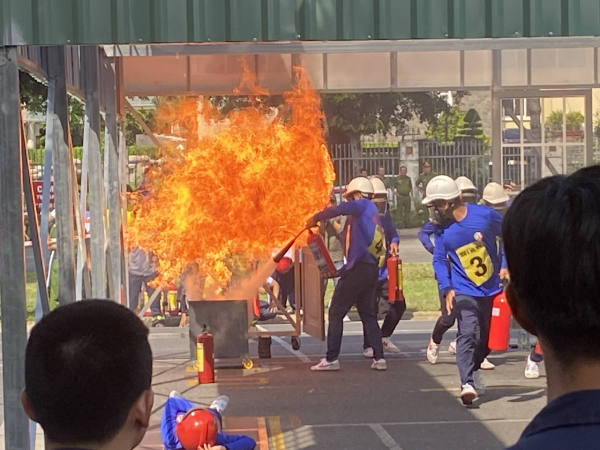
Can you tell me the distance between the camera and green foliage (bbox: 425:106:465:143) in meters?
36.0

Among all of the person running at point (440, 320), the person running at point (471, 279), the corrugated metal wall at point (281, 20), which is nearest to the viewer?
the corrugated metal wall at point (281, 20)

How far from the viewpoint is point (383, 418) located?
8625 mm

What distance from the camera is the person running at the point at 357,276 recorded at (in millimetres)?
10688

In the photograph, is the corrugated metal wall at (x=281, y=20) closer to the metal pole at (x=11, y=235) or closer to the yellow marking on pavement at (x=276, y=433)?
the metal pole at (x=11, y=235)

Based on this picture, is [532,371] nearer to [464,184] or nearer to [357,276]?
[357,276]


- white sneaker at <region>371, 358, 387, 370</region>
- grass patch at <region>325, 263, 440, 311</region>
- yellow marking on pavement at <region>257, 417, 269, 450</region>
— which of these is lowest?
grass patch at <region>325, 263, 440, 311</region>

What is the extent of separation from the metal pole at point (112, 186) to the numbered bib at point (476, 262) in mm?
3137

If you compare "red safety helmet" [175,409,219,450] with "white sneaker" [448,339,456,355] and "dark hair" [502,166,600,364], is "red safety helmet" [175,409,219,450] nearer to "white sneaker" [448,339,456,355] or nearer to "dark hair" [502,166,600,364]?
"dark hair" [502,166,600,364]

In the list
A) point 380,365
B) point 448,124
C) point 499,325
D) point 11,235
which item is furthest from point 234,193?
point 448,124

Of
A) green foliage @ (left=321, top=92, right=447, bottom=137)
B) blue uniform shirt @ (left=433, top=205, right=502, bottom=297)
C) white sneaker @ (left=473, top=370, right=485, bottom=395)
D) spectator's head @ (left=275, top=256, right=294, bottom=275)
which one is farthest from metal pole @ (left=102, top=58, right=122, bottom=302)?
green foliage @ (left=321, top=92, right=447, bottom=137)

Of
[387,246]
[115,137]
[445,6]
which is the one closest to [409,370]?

= = = =

*Exercise directions*: Reproduce all of the records above word for word, leaving out the pictures.

*Written solution*:
Can you tell me the distance between the camera and green foliage (bbox: 425:106:465:143) in meters?
36.0

Among all of the person running at point (440, 320), the person running at point (471, 279), the corrugated metal wall at point (281, 20), which is nearest to the viewer?
the corrugated metal wall at point (281, 20)

How far from the viewpoint is point (383, 418) located?
8625 mm

What distance from the camera is the person running at the point at 357,276 recorded at (in millimetres)?
10688

In the photograph, is the corrugated metal wall at (x=281, y=20) closer to the metal pole at (x=11, y=235) or closer to the yellow marking on pavement at (x=276, y=433)?
the metal pole at (x=11, y=235)

Based on this picture, is [532,371] nearer to [464,184] or nearer to [357,276]?
[357,276]


- white sneaker at <region>371, 358, 387, 370</region>
- grass patch at <region>325, 263, 440, 311</region>
- yellow marking on pavement at <region>257, 417, 269, 450</region>
— which of these is lowest?
grass patch at <region>325, 263, 440, 311</region>

What is the extent of separation from the metal pole at point (112, 186) to the numbered bib at point (476, 262) in mm?
3137

If you compare "red safety helmet" [175,409,219,450] with "white sneaker" [448,339,456,355] and "dark hair" [502,166,600,364], is "red safety helmet" [175,409,219,450] nearer to "white sneaker" [448,339,456,355] or nearer to "dark hair" [502,166,600,364]?
"dark hair" [502,166,600,364]

In the list
A) point 380,365
B) point 448,124
C) point 499,325
D) point 11,235
which item is furthest from point 234,193?
point 448,124

Of
A) green foliage @ (left=321, top=92, right=447, bottom=137)
B) blue uniform shirt @ (left=433, top=205, right=502, bottom=297)
C) white sneaker @ (left=473, top=370, right=485, bottom=395)
D) spectator's head @ (left=275, top=256, right=294, bottom=275)
which one is farthest from metal pole @ (left=102, top=58, right=122, bottom=302)?
green foliage @ (left=321, top=92, right=447, bottom=137)

Of
[387,246]
[115,137]
[445,6]
which is the one closest to [409,370]?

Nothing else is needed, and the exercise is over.